First, under the MPP program, those who arrive at a port of entry to seek asylum must affirmatively state that they fear persecution in Mexico, instead of being asked about it, as they are under expedited removal procedures. The asylum officers observe in their brief that “most asylum seekers ... would not volunteer” a fear of persecution. These officers are a valuable authority on this point, since they are trained to elicit this information and spend much of their time doing so. The government guarantees applicants that officers “will know that it may be difficult” for asylum seekers to “talk about traumatic and painful experiences,” which seems inconsistent with a requirement that people affirmatively claim protection that they may not know they are entitled to.

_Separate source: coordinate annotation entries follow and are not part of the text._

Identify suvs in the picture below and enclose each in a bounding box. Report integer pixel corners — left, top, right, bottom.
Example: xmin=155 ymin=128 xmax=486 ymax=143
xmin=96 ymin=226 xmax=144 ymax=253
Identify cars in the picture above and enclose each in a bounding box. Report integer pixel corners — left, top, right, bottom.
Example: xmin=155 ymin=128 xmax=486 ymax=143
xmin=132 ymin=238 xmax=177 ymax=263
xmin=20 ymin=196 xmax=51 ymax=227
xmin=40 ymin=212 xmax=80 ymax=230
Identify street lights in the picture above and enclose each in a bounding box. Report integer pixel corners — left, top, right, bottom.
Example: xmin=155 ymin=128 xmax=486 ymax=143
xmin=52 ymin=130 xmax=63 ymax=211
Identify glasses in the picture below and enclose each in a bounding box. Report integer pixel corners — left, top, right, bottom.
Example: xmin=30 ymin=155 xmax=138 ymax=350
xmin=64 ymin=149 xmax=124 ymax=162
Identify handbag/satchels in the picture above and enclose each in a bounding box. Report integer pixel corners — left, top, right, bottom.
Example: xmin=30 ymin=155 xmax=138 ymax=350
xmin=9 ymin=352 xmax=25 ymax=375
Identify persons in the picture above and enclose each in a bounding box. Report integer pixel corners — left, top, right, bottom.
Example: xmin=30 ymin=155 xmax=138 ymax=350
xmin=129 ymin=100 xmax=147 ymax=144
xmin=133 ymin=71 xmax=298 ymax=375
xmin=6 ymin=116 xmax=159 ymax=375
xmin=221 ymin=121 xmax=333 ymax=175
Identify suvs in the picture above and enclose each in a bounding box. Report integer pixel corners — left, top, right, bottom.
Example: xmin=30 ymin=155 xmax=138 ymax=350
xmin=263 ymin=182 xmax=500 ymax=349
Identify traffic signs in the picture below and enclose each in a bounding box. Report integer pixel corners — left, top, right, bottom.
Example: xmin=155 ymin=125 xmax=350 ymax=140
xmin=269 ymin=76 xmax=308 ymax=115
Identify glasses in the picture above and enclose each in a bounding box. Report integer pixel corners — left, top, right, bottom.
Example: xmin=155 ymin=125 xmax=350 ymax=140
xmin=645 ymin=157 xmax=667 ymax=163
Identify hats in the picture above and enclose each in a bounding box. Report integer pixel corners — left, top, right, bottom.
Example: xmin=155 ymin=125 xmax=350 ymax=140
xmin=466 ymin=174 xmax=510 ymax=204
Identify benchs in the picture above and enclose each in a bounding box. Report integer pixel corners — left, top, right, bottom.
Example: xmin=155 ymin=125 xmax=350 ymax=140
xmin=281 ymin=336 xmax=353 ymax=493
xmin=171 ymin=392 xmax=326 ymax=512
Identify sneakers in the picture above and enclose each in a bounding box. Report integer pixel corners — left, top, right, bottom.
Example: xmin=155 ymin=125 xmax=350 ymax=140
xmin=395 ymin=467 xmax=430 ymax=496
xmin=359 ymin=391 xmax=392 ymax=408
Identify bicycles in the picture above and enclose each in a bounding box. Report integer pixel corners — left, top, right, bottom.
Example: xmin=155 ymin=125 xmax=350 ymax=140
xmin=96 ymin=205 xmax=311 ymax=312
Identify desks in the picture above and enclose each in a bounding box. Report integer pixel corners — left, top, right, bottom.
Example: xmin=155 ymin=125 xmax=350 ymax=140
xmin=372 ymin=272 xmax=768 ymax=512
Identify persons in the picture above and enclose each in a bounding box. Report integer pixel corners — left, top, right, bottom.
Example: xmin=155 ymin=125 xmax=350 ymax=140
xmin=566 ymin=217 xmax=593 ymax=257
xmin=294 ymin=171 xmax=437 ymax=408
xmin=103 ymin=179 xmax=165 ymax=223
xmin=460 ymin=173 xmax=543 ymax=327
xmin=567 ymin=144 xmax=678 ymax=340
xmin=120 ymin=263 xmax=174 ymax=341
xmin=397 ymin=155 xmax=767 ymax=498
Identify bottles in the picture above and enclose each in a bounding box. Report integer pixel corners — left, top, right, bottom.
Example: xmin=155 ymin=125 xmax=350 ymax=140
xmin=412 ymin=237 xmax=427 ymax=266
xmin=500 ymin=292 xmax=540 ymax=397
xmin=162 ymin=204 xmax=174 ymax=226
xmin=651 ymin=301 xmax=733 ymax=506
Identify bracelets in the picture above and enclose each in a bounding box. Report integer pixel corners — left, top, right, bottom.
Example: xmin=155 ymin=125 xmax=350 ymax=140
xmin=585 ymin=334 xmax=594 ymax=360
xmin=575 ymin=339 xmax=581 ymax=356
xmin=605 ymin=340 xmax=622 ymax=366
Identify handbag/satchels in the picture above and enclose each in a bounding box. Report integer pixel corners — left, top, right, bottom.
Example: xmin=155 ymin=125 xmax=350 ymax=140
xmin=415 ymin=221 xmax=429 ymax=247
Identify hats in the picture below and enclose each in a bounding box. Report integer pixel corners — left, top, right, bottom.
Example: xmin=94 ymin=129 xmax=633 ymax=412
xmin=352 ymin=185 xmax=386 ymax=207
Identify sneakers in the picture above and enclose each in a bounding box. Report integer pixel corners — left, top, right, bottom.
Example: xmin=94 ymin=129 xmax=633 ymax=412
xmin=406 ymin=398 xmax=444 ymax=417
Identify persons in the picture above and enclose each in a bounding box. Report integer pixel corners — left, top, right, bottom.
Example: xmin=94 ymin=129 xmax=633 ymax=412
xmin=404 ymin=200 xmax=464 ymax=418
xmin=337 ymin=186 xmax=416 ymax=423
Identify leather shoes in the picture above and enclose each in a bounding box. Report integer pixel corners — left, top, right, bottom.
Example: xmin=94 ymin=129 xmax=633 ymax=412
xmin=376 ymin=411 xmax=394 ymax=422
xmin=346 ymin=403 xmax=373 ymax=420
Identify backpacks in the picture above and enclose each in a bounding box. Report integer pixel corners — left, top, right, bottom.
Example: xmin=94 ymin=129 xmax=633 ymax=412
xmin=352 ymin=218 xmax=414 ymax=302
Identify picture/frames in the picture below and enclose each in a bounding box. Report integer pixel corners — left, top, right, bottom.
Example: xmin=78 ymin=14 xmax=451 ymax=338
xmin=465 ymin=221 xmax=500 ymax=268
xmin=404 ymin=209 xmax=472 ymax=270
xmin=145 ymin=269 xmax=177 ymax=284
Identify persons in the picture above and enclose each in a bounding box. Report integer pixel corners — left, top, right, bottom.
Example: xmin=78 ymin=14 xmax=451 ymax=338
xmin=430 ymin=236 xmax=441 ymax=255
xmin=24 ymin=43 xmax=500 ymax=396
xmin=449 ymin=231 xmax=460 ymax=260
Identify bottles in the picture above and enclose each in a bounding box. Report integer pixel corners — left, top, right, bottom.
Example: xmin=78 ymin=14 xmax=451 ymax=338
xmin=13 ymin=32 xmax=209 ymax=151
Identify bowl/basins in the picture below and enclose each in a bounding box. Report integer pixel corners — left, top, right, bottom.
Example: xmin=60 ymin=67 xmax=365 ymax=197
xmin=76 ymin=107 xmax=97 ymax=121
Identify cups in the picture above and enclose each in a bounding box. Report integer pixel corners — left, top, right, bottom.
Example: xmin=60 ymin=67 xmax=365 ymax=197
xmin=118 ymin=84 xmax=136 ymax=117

Second, the MPP program requires that asylum seekers who fear return to Mexico meet an elevated evidentiary standard. The asylum officers argue that this “more likely than not” standard of proof is inappropriate for interviews conducted at the border. This standard applies in some fear-based claims made in immigration court, where people receive a full evidentiary hearing. In credible fear interviews, where people don’t receive the full protections of an evidentiary hearing and haven’t had time to gather evidence and witnesses, much lower standards typically apply—with the understanding that more rigorous standards will apply later in court. “The standards of proof differ across stages for a reason,” observe the asylum officers, and a “more likely than not” standard applied in MPP interviews, which have even fewer protections than credible fear screenings, “all but ensures violation of the non-refoulement obligation.”
The asylum officers also argue that the MPP program worsens existing backlogs in courts and asylum offices. Their perspective on this point matters because they have daily experience with the challenges of quickly processing many asylum cases with limited resources. The expedited removal process, they say, strikes the right balance between protecting those who have viable persecution claims and removing those who do not. By putting more people’s cases directly onto immigration court dockets, the MPP program “adds to the already overwhelming burden on our country’s immigration judges[.]” And by diverting officers from expedited removal to MPP interviews, the program delays the removal of people unlikely to pass a credible fear interview and the approval of valid claims.
These officers join several other groups opposing the policy in the Ninth Circuit. Several former national security, diplomatic, and immigration officials, including former Director of National Intelligence James Clapper and former Secretary of Homeland Janet Napolitano, also submitted a brief criticizing the policy, as did the U.N. high commissioner for refugees. The Ninth Circuit panel that temporarily stayed a lower court order to halt the policy is considering whether to vacate that order. The parties are still submitting written arguments, and oral argument has not been scheduled.